» **Exercise description**: Reproduce everything from the start of the listing down to the line containing "420L474 435H498L512 420L510", with "instance_id" replaced by "object_id" and nothing else changed.
________
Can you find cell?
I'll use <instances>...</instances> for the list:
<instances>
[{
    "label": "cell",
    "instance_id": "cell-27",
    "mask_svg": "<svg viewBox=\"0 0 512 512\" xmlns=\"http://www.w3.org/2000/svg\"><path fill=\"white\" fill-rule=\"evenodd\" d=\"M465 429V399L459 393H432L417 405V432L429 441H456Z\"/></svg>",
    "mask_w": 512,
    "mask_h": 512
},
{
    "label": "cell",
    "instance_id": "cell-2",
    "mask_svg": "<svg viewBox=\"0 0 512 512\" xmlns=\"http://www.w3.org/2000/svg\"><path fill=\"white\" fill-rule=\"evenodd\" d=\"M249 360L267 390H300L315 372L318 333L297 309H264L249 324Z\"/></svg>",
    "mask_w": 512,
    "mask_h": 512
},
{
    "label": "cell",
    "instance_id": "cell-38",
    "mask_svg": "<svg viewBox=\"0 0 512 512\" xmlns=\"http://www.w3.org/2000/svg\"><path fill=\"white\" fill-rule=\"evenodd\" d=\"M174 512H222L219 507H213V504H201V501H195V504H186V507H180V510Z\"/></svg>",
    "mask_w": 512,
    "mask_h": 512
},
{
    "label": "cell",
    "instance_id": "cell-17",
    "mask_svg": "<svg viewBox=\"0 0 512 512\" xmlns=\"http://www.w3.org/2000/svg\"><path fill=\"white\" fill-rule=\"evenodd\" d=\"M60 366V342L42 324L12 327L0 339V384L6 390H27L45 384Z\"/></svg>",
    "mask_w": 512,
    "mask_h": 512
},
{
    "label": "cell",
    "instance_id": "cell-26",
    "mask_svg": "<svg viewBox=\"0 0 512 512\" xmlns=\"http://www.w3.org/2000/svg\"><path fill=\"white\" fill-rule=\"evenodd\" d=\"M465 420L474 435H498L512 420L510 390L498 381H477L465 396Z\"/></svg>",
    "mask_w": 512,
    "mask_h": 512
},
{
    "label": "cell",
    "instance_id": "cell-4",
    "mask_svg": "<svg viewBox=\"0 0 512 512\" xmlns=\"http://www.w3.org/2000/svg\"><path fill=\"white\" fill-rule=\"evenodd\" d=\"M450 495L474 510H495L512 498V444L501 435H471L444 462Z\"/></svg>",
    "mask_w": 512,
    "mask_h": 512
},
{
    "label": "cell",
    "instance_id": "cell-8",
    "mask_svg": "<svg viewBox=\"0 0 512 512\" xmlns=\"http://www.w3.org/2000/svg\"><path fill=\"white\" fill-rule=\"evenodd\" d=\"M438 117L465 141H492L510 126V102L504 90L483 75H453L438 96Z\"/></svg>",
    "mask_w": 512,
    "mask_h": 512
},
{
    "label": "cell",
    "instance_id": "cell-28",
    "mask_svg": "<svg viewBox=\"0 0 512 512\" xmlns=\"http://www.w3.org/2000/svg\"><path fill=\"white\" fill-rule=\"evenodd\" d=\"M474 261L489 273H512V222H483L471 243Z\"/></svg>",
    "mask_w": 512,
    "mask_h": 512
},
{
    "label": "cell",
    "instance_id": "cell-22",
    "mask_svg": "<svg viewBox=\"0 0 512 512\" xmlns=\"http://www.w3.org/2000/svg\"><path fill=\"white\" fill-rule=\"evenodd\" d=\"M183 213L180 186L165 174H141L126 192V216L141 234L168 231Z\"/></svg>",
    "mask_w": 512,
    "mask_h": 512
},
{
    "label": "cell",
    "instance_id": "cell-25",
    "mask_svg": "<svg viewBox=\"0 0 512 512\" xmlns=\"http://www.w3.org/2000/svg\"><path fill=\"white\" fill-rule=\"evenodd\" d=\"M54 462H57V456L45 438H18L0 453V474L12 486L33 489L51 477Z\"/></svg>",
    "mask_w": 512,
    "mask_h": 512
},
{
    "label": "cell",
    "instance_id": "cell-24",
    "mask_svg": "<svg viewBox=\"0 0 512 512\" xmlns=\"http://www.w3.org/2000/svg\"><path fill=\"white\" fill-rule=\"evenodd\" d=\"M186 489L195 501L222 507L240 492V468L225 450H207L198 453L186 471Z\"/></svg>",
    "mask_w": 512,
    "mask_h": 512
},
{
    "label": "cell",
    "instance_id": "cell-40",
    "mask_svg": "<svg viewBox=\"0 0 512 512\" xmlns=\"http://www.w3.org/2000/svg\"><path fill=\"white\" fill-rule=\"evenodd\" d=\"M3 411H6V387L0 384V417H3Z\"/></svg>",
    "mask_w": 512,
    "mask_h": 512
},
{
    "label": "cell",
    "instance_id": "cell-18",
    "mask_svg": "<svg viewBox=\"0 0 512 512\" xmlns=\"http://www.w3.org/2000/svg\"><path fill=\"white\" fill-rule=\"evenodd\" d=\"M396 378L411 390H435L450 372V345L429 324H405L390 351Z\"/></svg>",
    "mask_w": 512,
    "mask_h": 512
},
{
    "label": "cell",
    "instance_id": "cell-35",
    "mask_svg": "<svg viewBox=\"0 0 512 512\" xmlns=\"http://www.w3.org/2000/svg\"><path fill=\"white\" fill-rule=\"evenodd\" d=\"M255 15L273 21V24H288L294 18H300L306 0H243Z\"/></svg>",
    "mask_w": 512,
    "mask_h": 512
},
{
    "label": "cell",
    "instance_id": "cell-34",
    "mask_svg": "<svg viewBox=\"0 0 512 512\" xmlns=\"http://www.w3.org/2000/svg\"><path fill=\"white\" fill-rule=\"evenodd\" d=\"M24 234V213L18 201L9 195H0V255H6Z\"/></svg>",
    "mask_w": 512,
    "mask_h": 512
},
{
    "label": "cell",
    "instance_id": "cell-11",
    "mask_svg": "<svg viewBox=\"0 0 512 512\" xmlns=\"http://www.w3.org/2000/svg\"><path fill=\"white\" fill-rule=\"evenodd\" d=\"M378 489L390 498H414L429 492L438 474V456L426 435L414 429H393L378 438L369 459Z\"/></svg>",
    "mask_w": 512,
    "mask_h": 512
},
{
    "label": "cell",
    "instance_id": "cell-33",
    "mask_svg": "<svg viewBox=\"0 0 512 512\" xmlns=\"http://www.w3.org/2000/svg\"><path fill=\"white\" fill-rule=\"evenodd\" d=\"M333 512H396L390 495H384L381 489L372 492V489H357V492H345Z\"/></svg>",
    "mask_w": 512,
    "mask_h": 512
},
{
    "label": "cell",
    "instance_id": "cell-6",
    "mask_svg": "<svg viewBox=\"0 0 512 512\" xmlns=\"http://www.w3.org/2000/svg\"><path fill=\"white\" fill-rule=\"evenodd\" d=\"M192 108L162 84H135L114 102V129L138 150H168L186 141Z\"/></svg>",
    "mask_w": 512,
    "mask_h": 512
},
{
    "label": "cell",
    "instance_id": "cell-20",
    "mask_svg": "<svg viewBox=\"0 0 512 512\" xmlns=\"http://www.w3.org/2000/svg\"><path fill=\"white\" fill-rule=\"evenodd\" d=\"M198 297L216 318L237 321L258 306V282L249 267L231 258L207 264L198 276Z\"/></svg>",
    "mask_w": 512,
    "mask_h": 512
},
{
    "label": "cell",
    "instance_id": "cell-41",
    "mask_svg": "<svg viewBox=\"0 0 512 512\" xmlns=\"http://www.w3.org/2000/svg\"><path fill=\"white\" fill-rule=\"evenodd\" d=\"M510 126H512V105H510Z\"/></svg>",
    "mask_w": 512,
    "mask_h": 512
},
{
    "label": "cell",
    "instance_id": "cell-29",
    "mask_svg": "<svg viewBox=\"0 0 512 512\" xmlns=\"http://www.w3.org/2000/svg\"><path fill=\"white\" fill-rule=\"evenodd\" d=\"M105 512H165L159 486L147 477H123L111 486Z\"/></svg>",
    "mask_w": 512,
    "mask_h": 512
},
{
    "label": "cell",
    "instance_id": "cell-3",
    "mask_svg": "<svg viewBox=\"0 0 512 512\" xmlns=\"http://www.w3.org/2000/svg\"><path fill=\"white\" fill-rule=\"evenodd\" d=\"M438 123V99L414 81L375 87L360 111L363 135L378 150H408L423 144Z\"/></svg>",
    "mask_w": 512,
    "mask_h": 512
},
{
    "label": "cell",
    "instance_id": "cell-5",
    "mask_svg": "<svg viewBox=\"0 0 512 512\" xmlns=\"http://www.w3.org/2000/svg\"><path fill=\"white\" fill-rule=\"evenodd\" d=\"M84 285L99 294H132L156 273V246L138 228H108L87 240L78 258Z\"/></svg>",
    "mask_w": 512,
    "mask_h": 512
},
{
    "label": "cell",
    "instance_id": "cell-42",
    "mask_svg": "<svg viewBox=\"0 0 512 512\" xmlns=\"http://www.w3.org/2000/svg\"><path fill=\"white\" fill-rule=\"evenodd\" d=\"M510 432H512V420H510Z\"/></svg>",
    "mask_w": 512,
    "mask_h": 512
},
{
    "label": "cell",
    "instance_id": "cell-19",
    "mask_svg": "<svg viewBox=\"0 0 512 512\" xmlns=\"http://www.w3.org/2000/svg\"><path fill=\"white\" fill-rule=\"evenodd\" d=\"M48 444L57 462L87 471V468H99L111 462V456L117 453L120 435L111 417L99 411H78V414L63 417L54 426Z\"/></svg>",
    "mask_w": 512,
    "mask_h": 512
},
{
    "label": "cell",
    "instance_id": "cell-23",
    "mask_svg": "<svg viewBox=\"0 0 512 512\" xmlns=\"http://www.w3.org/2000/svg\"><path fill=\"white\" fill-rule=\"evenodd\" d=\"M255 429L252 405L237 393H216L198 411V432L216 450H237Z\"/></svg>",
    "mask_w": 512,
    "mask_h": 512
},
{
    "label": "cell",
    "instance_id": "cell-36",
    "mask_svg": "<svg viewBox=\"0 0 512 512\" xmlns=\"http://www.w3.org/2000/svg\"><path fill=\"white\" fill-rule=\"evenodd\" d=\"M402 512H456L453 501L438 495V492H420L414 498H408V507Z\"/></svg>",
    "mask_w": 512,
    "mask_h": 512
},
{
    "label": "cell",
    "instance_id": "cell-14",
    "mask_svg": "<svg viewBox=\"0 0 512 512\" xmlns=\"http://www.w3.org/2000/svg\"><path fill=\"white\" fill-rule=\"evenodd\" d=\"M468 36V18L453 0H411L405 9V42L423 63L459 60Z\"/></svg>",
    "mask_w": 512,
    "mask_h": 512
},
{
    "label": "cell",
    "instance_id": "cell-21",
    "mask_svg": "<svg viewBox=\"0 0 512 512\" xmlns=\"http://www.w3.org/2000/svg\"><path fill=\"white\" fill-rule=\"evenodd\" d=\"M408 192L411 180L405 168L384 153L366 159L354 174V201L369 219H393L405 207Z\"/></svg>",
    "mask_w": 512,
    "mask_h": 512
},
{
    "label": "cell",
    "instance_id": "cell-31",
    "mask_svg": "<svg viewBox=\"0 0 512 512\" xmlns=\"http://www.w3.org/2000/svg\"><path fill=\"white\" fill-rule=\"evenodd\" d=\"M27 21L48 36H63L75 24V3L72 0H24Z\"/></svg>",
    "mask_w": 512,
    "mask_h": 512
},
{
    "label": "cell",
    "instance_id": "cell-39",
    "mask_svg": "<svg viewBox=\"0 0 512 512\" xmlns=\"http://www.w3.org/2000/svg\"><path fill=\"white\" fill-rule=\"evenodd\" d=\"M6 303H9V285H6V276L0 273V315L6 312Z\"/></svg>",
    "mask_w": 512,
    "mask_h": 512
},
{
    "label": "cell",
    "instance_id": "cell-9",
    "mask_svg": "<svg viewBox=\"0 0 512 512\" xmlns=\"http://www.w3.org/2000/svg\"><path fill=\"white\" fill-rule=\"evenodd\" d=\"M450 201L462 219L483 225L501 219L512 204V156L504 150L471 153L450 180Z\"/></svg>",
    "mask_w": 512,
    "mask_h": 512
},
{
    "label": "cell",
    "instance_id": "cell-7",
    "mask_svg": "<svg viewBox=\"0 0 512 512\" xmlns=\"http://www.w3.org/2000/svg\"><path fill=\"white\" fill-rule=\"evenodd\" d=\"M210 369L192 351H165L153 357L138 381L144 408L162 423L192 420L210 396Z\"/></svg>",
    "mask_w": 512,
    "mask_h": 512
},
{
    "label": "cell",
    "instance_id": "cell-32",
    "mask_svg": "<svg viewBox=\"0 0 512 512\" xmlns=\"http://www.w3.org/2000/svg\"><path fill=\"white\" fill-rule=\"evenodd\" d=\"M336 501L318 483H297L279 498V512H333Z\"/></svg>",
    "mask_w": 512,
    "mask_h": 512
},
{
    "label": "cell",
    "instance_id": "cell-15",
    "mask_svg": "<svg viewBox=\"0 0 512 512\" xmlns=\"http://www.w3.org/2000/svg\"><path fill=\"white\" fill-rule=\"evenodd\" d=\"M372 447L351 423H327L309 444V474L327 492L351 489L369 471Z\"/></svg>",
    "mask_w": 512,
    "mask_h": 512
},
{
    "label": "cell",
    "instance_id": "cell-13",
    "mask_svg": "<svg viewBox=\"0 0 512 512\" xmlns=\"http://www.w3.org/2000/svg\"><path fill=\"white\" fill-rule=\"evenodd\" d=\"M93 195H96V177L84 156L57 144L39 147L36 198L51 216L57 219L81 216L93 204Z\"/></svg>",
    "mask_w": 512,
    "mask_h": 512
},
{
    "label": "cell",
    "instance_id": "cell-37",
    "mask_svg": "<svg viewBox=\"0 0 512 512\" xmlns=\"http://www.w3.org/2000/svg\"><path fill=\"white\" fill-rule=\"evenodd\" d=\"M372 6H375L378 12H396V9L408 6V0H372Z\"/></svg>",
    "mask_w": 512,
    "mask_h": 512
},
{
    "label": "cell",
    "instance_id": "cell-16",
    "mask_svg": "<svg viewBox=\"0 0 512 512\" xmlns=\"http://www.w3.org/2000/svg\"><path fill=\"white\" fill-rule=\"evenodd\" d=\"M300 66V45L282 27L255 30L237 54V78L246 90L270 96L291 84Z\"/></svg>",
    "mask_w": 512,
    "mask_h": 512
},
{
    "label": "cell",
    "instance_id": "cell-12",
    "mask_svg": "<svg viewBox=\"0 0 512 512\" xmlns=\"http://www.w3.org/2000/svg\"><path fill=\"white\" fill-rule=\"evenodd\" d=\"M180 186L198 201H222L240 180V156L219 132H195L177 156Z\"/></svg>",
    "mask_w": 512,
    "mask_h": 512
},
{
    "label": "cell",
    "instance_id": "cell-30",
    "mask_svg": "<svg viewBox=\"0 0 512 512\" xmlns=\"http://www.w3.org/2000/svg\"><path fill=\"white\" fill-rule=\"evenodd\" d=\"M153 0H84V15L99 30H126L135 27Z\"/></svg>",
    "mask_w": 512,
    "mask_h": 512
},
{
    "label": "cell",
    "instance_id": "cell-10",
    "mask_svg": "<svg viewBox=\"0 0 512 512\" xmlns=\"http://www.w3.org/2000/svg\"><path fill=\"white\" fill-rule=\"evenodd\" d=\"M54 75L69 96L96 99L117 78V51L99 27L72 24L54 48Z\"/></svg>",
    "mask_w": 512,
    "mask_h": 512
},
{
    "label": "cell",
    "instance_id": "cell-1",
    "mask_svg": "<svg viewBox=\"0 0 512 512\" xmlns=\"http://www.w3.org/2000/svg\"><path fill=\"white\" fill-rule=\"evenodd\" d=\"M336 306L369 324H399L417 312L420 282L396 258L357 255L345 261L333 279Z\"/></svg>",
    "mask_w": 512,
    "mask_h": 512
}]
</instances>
________
» **Solution**:
Can you find cell?
I'll use <instances>...</instances> for the list:
<instances>
[{
    "label": "cell",
    "object_id": "cell-27",
    "mask_svg": "<svg viewBox=\"0 0 512 512\" xmlns=\"http://www.w3.org/2000/svg\"><path fill=\"white\" fill-rule=\"evenodd\" d=\"M465 429V399L459 393H432L417 405V432L429 441H456Z\"/></svg>",
    "mask_w": 512,
    "mask_h": 512
},
{
    "label": "cell",
    "object_id": "cell-2",
    "mask_svg": "<svg viewBox=\"0 0 512 512\" xmlns=\"http://www.w3.org/2000/svg\"><path fill=\"white\" fill-rule=\"evenodd\" d=\"M249 360L267 390H300L315 372L318 333L297 309H264L249 324Z\"/></svg>",
    "mask_w": 512,
    "mask_h": 512
},
{
    "label": "cell",
    "object_id": "cell-38",
    "mask_svg": "<svg viewBox=\"0 0 512 512\" xmlns=\"http://www.w3.org/2000/svg\"><path fill=\"white\" fill-rule=\"evenodd\" d=\"M174 512H222L219 507H213V504H201V501H195V504H186V507H180V510Z\"/></svg>",
    "mask_w": 512,
    "mask_h": 512
},
{
    "label": "cell",
    "object_id": "cell-17",
    "mask_svg": "<svg viewBox=\"0 0 512 512\" xmlns=\"http://www.w3.org/2000/svg\"><path fill=\"white\" fill-rule=\"evenodd\" d=\"M60 366V342L42 324L12 327L0 339V384L6 390H27L45 384Z\"/></svg>",
    "mask_w": 512,
    "mask_h": 512
},
{
    "label": "cell",
    "object_id": "cell-26",
    "mask_svg": "<svg viewBox=\"0 0 512 512\" xmlns=\"http://www.w3.org/2000/svg\"><path fill=\"white\" fill-rule=\"evenodd\" d=\"M465 420L474 435H498L512 420L510 390L498 381H477L465 396Z\"/></svg>",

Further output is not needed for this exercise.